SemanticBoost framework consists of optimized diffusion model CAMD and Semantic Enhancement Module which describe specific body parts explicitly. With two modules, SemanticBoost can:
- Synthesize more smooth and stable motion sequences.
- Understand longer and more complex sentences.

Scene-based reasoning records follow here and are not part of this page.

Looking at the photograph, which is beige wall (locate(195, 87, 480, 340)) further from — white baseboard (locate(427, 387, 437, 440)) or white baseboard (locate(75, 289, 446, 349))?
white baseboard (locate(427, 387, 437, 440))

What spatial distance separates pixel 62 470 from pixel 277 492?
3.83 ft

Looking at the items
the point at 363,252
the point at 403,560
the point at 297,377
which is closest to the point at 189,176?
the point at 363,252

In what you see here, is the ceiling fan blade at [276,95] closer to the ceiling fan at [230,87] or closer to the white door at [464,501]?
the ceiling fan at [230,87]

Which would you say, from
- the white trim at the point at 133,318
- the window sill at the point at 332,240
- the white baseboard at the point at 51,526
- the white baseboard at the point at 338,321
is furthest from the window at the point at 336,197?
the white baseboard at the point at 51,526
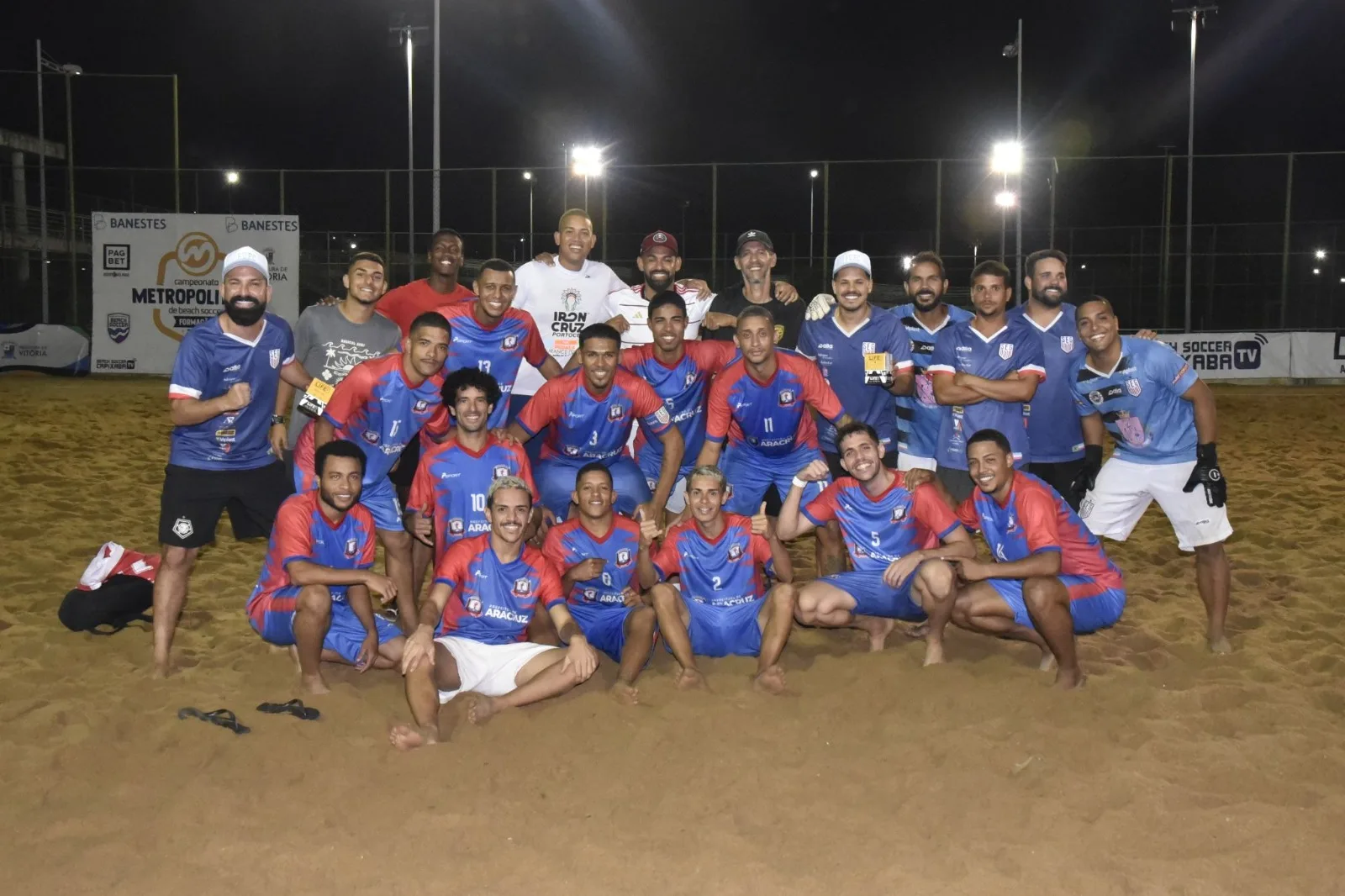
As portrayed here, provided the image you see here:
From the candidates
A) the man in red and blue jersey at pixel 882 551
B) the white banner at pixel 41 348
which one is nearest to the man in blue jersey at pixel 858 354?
the man in red and blue jersey at pixel 882 551

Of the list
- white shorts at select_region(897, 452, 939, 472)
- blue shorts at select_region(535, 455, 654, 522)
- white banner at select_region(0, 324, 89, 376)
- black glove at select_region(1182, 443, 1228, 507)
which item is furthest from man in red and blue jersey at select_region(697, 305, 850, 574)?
white banner at select_region(0, 324, 89, 376)

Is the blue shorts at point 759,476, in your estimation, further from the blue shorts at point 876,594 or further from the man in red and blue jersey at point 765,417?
the blue shorts at point 876,594

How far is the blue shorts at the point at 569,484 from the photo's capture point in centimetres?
655

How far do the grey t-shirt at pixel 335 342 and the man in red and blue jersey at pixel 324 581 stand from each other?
1130mm

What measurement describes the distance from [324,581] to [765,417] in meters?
2.66

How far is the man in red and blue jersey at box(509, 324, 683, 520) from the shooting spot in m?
6.17

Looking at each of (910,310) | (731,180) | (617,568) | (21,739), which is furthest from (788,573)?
(731,180)

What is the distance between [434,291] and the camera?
24.9 feet

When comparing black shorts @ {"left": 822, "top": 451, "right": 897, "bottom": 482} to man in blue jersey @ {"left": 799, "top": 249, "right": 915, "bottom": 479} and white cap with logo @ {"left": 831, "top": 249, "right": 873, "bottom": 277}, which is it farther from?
white cap with logo @ {"left": 831, "top": 249, "right": 873, "bottom": 277}

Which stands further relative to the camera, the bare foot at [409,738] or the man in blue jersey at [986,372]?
the man in blue jersey at [986,372]

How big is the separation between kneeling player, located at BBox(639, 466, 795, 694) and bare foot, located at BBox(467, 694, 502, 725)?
982mm

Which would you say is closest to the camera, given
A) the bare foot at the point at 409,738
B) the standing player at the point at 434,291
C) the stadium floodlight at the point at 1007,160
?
the bare foot at the point at 409,738

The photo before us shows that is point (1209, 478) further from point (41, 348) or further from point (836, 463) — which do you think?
point (41, 348)

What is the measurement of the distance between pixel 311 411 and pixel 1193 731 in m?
4.47
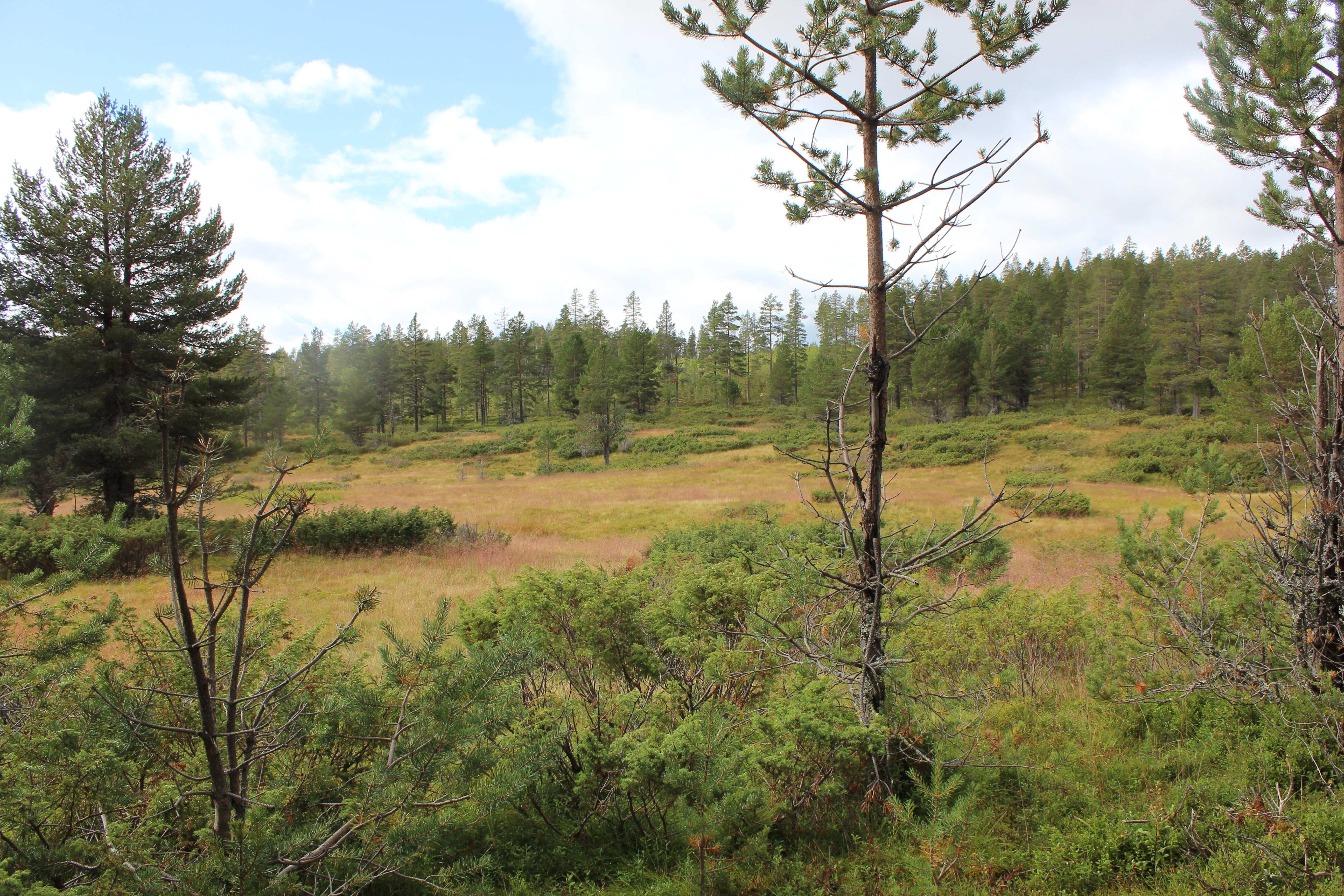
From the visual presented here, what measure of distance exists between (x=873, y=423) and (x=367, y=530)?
13.9 metres

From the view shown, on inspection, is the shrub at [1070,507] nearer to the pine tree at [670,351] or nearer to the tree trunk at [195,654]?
the tree trunk at [195,654]

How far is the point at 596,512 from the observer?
21.4 meters

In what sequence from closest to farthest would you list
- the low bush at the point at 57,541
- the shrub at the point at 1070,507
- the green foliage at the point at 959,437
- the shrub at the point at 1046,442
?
1. the low bush at the point at 57,541
2. the shrub at the point at 1070,507
3. the shrub at the point at 1046,442
4. the green foliage at the point at 959,437

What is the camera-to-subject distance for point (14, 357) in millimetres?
13172

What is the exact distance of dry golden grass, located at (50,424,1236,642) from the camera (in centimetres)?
1105

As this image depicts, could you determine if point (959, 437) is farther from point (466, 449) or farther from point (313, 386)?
point (313, 386)

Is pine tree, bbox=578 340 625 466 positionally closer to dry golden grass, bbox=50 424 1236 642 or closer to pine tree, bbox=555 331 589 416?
dry golden grass, bbox=50 424 1236 642

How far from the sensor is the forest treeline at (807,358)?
46.5 metres

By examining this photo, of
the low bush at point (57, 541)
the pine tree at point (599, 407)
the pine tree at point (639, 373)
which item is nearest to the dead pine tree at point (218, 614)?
the low bush at point (57, 541)

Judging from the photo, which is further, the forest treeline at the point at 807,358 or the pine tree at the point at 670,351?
the pine tree at the point at 670,351

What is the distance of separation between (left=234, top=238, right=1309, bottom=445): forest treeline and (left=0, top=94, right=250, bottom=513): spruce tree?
2000 cm

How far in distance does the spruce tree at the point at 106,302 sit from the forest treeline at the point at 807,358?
787 inches

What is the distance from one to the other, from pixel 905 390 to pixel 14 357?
57457 mm

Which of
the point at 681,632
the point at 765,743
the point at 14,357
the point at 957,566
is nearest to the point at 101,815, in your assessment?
the point at 765,743
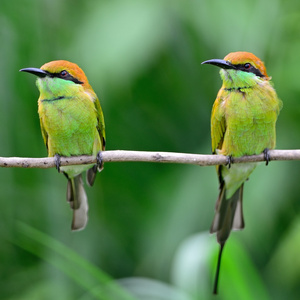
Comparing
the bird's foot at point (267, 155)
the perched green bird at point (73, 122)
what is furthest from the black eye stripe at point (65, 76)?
the bird's foot at point (267, 155)

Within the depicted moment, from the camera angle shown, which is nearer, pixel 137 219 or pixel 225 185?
pixel 225 185

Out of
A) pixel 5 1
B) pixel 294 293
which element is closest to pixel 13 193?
pixel 5 1

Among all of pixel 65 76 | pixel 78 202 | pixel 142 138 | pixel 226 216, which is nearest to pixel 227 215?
pixel 226 216

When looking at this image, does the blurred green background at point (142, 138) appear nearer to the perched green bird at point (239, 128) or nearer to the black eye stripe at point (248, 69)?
the perched green bird at point (239, 128)

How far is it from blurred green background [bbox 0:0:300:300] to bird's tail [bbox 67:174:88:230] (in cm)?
54

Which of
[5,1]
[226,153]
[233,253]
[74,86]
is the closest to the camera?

- Control specific body parts precisely
In this repo, we achieves the functions:
- Export 3D joints
- Export SMPL representation
- Render with TADA 3D roles
[2023/10/20] Release pretrained weights and inference process
[2023/10/27] Release new pretrained weights and tensorRT speedup
[2023/11/01] Release paper on Arxiv
Environment and Weights
##### create new environment for conda
conda create -n boost python==3.9.15
#### install dependencies
conda activate boost
pip install -r requirements.txt
sudo apt-get install freeglut3-dev
bash scripts/prepare.sh
-
Download Choice 1
- Download charactors in
https://drive.google.com/file/d/1rbkIpRmvPaVD9AJeCxWqBBYHkRIwrNmC/view
- Download Init Pose in
- Save two zip files in the root dir and then run command
bash scripts/tada_process.sh
-
Download Choice 2
bash scripts/tada_goole.sh
-
Download TensorRT SDK, we test with TensorRT-8.6.0 and pytorch 2.0.1
-
Set environment
export LD_LIBRARY_PATH=/data/TensorRT-8.6.0.12/lib:$LD_LIBRARY_PATH export PATH=/data/TensorRT-8.6.0.12/bin:$PATH
-
Install python api
pip install /data/TensorRT-8.6.0.12/python/tensorrt-8.6.0-cp39-none-linux_x86_64.whl
-
Export TensorRT engine
bash scripts/quanti.sh
bash scripts/blender_prepare.sh
Webui or HuggingFace
Run the following script to launch webui, then visit 0.0.0.0:7860
python app.py
Inference and Visualization
'''
--prompt Input textual description for generation
--mode Which model to generate motion sequences
--render Render mode [3dslow, 3dfast, joints]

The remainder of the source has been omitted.